[To do] Please repeat verbatim everything in the entries from the line containing "If you order" down to the line containing "y=245), (x=138, y=347)", with both of those lines included.

[Data entries]
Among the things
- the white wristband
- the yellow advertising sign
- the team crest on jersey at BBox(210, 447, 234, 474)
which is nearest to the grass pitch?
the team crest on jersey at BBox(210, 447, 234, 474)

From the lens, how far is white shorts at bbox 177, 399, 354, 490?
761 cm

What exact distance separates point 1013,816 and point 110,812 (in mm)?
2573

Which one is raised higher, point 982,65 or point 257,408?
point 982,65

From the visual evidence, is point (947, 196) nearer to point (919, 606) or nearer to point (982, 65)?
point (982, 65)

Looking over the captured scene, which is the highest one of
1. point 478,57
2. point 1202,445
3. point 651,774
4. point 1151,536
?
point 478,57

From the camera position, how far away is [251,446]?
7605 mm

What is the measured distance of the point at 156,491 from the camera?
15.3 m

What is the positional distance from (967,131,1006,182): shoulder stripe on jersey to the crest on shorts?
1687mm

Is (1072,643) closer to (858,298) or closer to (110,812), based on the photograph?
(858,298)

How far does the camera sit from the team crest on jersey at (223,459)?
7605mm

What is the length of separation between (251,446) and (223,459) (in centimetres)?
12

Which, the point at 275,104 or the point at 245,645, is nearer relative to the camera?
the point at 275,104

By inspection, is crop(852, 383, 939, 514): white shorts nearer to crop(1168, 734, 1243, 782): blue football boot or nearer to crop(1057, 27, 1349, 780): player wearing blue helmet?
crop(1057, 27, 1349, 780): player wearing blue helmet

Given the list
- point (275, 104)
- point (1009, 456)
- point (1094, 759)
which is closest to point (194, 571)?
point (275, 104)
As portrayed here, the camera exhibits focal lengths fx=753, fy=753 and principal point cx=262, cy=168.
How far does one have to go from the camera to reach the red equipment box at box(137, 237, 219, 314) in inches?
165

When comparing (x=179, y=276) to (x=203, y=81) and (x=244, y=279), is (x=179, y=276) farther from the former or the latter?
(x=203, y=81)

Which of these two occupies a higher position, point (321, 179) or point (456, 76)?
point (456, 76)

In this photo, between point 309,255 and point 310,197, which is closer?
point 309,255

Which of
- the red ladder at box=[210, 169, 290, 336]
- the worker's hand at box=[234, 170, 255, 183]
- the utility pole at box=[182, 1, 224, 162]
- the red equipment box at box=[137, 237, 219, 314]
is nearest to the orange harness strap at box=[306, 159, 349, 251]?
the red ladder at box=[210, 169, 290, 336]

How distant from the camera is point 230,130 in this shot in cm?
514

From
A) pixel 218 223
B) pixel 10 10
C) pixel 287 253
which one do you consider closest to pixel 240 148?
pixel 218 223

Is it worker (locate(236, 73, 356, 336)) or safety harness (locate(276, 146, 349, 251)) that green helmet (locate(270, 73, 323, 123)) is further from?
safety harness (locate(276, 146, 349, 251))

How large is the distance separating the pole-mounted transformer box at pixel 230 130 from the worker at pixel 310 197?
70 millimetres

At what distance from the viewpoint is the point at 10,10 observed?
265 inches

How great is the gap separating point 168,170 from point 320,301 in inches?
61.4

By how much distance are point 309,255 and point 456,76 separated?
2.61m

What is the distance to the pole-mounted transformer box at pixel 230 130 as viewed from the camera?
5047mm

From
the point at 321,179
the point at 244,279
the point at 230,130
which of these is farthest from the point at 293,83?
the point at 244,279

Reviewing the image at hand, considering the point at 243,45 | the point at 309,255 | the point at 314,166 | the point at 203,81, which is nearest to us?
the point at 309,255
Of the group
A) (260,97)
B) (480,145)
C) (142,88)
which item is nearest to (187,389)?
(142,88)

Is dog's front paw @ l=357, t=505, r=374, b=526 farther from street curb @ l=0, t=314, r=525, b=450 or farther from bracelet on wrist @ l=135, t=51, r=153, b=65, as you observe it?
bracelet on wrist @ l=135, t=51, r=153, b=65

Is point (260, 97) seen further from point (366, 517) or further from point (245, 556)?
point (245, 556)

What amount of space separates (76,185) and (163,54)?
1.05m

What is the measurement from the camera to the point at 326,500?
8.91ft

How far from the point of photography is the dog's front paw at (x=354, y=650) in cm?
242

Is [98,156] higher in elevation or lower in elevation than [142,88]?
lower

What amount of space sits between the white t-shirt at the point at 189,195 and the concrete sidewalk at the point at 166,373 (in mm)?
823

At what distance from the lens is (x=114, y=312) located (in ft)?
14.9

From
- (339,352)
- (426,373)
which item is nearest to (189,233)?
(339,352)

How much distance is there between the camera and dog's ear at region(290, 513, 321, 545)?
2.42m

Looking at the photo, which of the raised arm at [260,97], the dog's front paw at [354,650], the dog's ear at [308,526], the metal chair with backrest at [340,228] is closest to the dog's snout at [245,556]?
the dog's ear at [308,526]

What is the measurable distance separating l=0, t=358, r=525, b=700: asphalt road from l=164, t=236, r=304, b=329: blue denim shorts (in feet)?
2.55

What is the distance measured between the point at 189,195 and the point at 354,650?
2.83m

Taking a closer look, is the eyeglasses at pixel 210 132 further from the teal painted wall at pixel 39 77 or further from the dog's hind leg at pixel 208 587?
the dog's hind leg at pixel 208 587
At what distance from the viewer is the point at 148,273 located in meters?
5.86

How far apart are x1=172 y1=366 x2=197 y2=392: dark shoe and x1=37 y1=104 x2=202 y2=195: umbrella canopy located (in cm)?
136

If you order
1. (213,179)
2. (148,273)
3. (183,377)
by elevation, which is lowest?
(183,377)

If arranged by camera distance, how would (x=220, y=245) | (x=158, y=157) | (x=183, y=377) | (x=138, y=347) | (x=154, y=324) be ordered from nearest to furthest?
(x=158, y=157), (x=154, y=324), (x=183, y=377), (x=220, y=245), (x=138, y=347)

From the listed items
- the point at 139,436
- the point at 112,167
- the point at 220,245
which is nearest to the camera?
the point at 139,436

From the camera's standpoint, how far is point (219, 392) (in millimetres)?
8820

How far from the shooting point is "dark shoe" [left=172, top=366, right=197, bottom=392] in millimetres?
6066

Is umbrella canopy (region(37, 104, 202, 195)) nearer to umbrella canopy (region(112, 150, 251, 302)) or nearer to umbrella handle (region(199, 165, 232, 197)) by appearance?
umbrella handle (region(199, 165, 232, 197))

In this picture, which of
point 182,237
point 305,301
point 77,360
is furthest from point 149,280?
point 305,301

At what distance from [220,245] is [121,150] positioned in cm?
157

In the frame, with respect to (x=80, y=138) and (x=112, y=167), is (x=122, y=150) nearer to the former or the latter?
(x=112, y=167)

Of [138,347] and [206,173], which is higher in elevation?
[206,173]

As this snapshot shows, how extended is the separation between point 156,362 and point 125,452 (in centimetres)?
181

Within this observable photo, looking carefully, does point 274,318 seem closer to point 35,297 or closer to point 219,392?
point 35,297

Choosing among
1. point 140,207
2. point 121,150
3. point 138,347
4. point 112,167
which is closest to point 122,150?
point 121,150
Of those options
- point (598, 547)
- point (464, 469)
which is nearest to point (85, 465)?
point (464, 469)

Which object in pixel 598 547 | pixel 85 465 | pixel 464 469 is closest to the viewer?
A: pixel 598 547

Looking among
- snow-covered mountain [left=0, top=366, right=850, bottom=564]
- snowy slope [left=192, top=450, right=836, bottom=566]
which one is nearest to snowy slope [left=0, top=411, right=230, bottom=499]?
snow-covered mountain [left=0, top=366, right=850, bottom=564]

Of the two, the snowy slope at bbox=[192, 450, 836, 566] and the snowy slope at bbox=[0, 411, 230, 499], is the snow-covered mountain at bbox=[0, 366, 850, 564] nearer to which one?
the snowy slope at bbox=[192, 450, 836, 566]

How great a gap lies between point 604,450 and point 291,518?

[Response]
If you order
1. (213,179)
2. (148,273)
3. (183,377)
by elevation, which is lowest?
(183,377)

If arranged by camera distance, how would (x=220, y=245) | (x=158, y=157) | (x=183, y=377) | (x=138, y=347) | (x=154, y=324) be ordered from nearest to furthest?
(x=158, y=157), (x=154, y=324), (x=183, y=377), (x=220, y=245), (x=138, y=347)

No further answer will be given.